En 2023, le réalisateur singapourien Nelson Yeo frappait très fort avec son premier long métrage Dreaming & Dying, présenté au festival de Locarno d’où il est reparti avec le prestigieux Léopard d’Or dans la section Cineasti del Presente ainsi que le prix du meilleur premier film. 3 ans plus tard, il retourne à Locarno avec son nouveau film baptisé The House on the Moon. Un ambitieux wu xia pour ce réalisateur qui a bâti sa cinéphilie à travers les grands classiques du genre et qui entreprend ici une entreprise de mélange des genres qui a l’air sublime. Le film est écrit par Nelson Yeo et Vicki Yang, et réunit à l’écran Shi-An Lim, dans le rôle principal, Guan-Zhi Huang, Dominick Rustam-Chartrand, Harry Chang, Doreen Toh, ainsi que Lee Kang-sheng dans un petit rôle. La photographie extrêmement sophistiquée est l’œuvre de Lincoln Yeo, tandis que la bande son a été confiée à Kasimyn.

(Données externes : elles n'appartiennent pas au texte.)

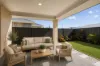 53 Framingham Crescent, Wellard, WA 6170-Image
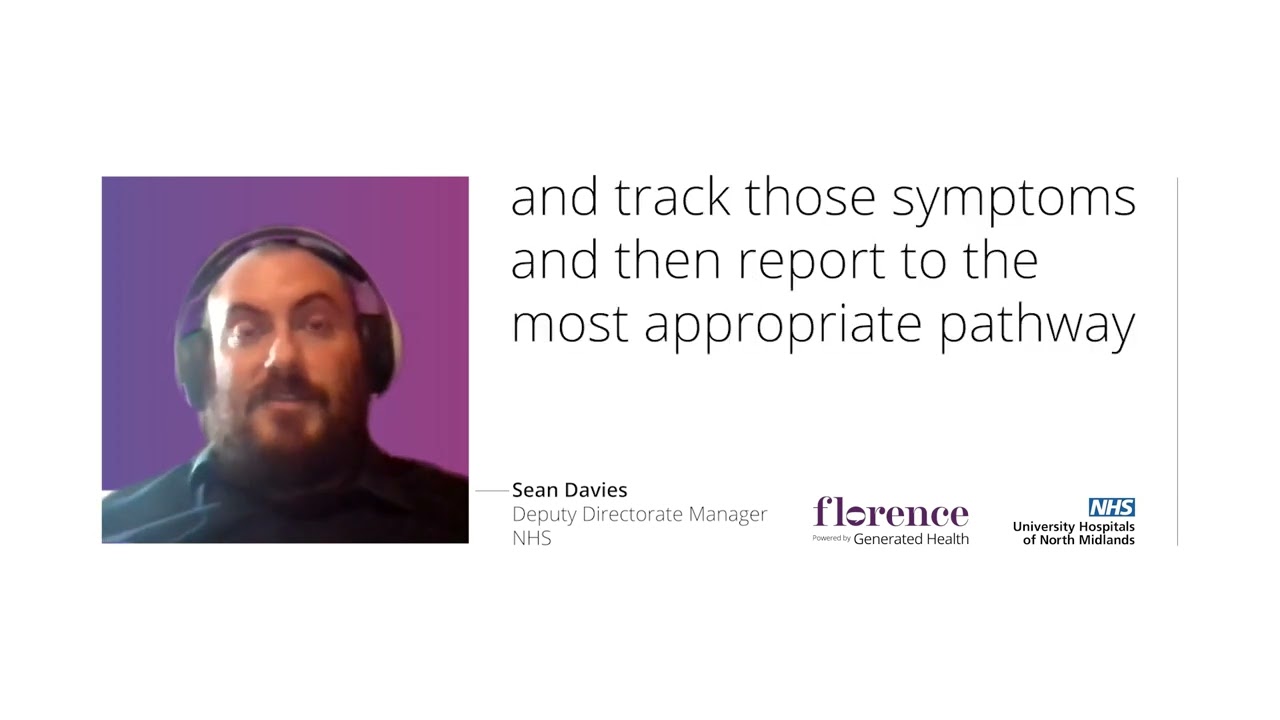Heart failure: Success pre/post-surgery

The House on the Moon n’a pas encore de date de sortie et sera présenté le 14 août en compétition à Locarno.
Chang Er, une fée, et son amant Hou Yi, le grand archer qui a abattu les soleils, vivent dans la Maison de la Lune. Lorsque Hou Yi disparaît alors qu’il tentait de sauver le soleil mourant, Chang Er entreprend un voyage vers la face cachée de la Lune pour le retrouver, accompagnée d’un astronaute venu de la Terre.